Bill Gates busted, Albuquerque, 1977Are you concerned about the legality of copying music from your CDs to your computer to your iPod or vice versa?  What the law allows in that regard varies drastically from country to country around the world, so it can get pretty confusing.

Whatever.  Bill Gates says there’s no problem.  At a meeting of technology bloggers convened the other day at Microsoft’s corporate headquarters, he reportedly tossed out this little zinger:

“People should just buy a cd and rip it. You are legal then.”

Hmmm.  If you’re in Canada, that’s true, but my understanding of US law is that it isn’t true.  I think that American law prohibits CD buyers from ripping their CDs at all.

Mr Gates also complained about DRM.

Gates said that no one is satisfied with the current state of DRM, which “causes too much pain for legitmate buyers” while trying to distinguish between legal and illegal uses. He says no one has done it right, yet.
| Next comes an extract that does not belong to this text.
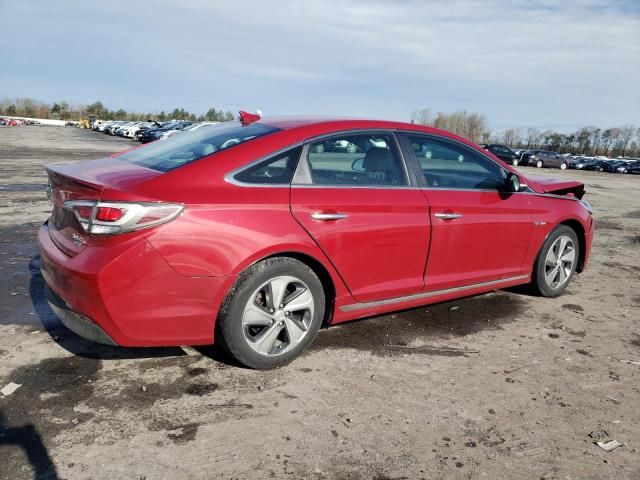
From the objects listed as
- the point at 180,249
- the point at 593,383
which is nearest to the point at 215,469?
the point at 180,249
There are “huge problems” with DRM, he says, and “we need more flexible models, such as the ability to “buy an artist out for life” (not sure what he means). He also criticized DRM schemes that try to install intelligence in each copy so that it is device specific.

I think he’s got that wrong, too.  I have no problems with DRM, and I suspect that’s true of the average iTunes Music Store customer.  I buy songs through iTunes, download 'em to my iPod, share 'em with other computers at home via our Airport wireless network, burn ’em to CDs, etc.

Of course, he’s criticising device-specific DRM schemes.  Apple makes a killing on the iPod year after year, and Microsoft is only now trying to catch up.  I suspect that Mr Gates is seriously PO’d that Apple has successfully implemented a sound and profitable DRM plan, and Microsoft hasn’t done it right yet.  Rave on, Bill.